Shi is director of the University of Victoria’s Applied Control and Information Processing Laboratory, and his focus is on the mathematic models and strategies behind the remote control and monitoring of complex cyberphysical systems. His research encompasses the theory underpinning large-scale systems such as smart buildings, communities and cities—work that will be crucial in ensuring the efficient use of energy to reduce carbon emissions.
That’s not just a matter of having energy efficient cooling systems, though. Rather, energy efficiency must be built into a design that actively considers carbon requirements because there’s a price associated with carbon.
“This cost needs to be considered in the individual control and optimization of each agent—that is, for example, a single room or a small building—and the community-wide control and optimization,” Shi says, noting each layer of such a hierarchical system must be co-ordinated with the others.
Putting this into context, he points to the example of a smart community, which has interconnected controls and technology designed to maximize energy efficiency. If such a community has renewable energy integrated into its grid—for example wind farms and solar panels—there will at times be an intermittent supply of electricity due to weather conditions.

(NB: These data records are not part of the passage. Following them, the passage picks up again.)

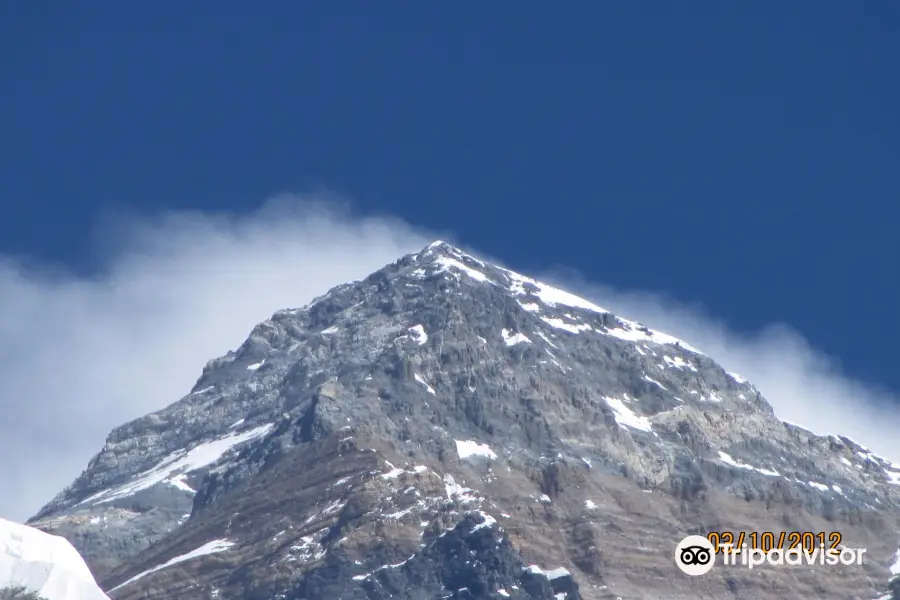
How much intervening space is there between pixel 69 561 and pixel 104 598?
553 cm

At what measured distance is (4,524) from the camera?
12094cm

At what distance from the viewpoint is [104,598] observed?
125688 millimetres

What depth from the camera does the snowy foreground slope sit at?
118 meters

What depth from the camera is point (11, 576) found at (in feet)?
384

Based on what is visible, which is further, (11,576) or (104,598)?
(104,598)

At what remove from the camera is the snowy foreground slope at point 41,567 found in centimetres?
11762

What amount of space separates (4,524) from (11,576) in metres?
4.54

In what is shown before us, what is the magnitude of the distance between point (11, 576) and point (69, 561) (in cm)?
445

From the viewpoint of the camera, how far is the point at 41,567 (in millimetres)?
119125

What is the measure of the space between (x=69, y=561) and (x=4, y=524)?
3982 mm

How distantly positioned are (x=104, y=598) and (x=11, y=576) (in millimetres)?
9466

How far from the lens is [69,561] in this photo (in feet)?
397
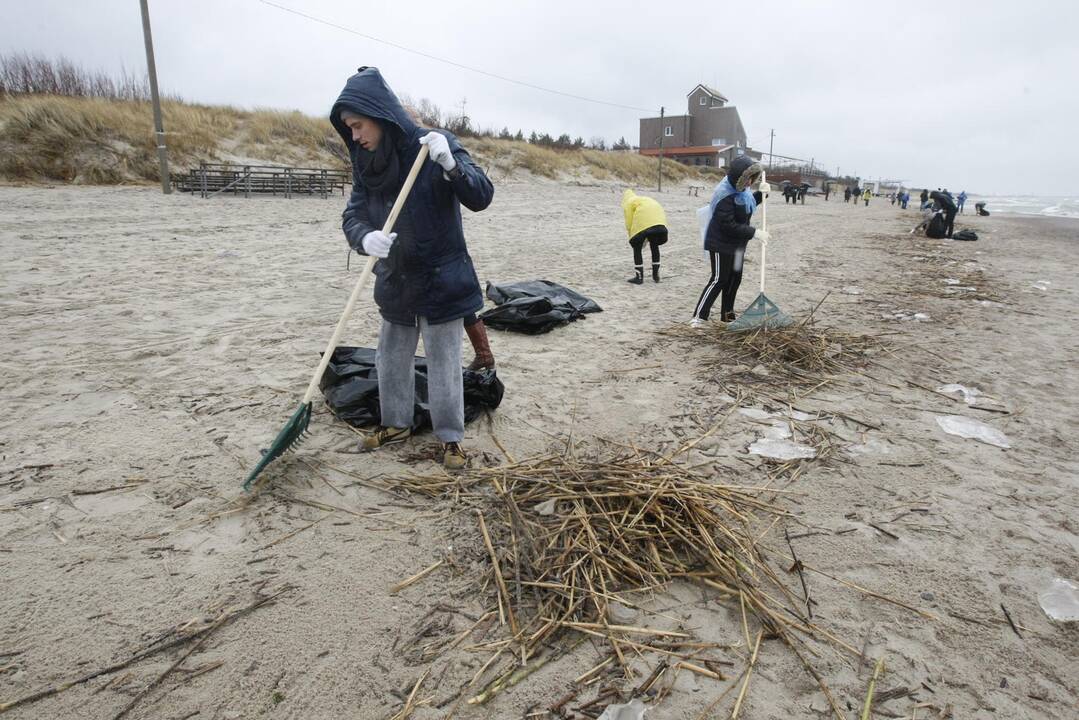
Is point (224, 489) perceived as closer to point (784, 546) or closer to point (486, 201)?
point (486, 201)

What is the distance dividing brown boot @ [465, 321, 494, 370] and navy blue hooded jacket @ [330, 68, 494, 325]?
49.4 inches

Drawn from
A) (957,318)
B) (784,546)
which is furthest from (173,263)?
(957,318)

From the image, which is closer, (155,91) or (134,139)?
(155,91)

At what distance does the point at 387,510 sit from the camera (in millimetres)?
2562

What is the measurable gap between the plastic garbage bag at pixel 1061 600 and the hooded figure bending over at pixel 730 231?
3.58 m

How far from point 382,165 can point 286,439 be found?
1.32 m

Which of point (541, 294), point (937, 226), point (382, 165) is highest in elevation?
point (382, 165)

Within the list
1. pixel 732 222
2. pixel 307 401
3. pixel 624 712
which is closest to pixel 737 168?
pixel 732 222

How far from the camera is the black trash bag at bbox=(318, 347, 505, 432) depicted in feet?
10.9

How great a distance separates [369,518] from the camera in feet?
8.20

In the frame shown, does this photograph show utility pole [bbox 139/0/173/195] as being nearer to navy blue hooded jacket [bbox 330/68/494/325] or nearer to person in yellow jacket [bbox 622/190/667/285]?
person in yellow jacket [bbox 622/190/667/285]

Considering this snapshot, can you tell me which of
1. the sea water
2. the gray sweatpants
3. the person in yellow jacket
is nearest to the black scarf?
the gray sweatpants

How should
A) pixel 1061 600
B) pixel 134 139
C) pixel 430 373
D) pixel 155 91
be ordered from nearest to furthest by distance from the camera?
pixel 1061 600, pixel 430 373, pixel 155 91, pixel 134 139

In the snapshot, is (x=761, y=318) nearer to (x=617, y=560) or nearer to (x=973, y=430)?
(x=973, y=430)
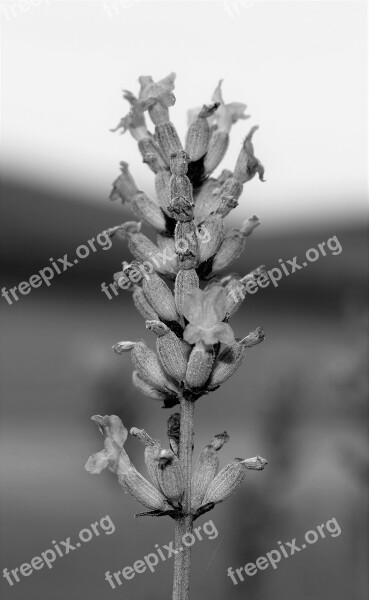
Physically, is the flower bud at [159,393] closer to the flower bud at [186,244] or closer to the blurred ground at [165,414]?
the flower bud at [186,244]

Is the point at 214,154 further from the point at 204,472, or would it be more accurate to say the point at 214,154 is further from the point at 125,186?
the point at 204,472

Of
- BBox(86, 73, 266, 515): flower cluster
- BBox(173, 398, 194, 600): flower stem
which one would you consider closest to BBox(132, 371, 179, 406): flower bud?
BBox(86, 73, 266, 515): flower cluster

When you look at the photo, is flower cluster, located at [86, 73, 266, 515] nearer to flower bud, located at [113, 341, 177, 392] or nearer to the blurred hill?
flower bud, located at [113, 341, 177, 392]

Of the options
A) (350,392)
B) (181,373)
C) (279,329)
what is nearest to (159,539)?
(350,392)

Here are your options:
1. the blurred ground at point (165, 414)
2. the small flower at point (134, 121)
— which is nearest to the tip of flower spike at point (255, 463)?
the small flower at point (134, 121)

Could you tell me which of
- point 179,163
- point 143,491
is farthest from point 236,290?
point 143,491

The remote, artificial intelligence-enabled control systems he’s working on can balance out those fluctuations so that those communities are only using power from conventional, often carbon-producing grids when absolutely necessary, and supplying power back to those grids when they have an excess of renewable electricity.

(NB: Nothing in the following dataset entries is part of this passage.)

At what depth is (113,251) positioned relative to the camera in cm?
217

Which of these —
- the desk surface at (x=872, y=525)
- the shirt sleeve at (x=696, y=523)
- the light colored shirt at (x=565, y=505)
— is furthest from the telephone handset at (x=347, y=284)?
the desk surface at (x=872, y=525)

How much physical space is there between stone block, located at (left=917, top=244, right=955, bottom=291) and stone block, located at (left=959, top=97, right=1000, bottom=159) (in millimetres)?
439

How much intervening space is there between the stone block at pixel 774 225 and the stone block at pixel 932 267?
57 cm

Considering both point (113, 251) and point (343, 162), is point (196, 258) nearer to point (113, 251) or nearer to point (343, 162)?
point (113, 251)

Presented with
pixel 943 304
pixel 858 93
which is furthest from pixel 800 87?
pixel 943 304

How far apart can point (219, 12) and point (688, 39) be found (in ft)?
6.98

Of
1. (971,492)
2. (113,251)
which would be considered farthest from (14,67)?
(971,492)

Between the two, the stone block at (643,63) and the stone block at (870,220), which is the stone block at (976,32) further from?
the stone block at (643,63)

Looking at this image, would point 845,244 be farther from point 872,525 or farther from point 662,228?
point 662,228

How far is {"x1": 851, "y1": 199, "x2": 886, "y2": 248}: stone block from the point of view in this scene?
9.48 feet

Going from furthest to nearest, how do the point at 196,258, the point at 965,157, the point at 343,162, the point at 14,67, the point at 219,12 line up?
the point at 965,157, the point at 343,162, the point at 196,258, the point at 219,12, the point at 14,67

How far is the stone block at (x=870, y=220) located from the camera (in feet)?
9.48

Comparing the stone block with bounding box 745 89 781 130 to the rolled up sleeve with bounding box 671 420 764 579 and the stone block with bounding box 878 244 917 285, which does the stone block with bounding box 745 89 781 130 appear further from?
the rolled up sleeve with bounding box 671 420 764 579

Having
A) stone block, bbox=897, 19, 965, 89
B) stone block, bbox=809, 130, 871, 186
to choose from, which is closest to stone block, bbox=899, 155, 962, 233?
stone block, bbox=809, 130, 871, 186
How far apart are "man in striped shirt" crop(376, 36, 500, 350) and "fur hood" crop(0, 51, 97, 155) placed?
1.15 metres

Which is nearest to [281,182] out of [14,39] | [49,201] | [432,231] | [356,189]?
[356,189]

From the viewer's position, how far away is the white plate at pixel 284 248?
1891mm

These complex dynamic systems make realtime adjustments not just based on the control algorithms created by Shi and his colleagues, but on machine learning and AI that can make predictions based on information that is collected.
Shi’s research has other less obvious environmental links. His work could also be used to co-ordinate a squadron of unmanned aerial vehicles—UAVs or drones—to be used in conjunction with ground-based robots to deliver urgent aid in case of disasters where people are cut off from emergency responders, such as in a scenario similar to the catastrophic flooding seen across BC in mid-November.
Whatever research he’s working on, Shi favours bringing the latest knowledge into the classroom and to work on solutions to global problems with an international community of scientists including in research areas of control engineering, communications and energy systems.
EdgeWise
What’s a complex cyber-physical system? The physical part ranges from individual buildings or HVAC systems to entire interconnected communities while cyber refers to cloud-based, machine learning powered AI controls that direct the physical side.
Creating these systems is a hugely complicated endeavour involving researchers around the world advancing their own and one another’s wor k. That's why Shi is an often-cited expert in his field, he’s also a leader in the areas of networked and distributed control systems, advanced model predictive control and industrial cyber-physical systems.
To foster and support international collaboration among researchers and engineers, Shi helped start the Institute of Electrical and Electronics Engineers (IEEE) International Conference on Industrial Cyberphysical Systems, with UVic hosting the latest edition in May 2021. IEEE states it is the world’s largest technical professional organization dedicated to advancing technology for the benefit of humanity.
Shi’s research is supported by National Sciences and Engineering Research Council of Canada, Mitacs and the Canada Foundation for Innovation.
UVic researchers focus on examining the personal, social and environmental costs of technology and improving health, communications and security for people around the globe as outlined in Aspiration 2030, the university’s research and creative works strategy.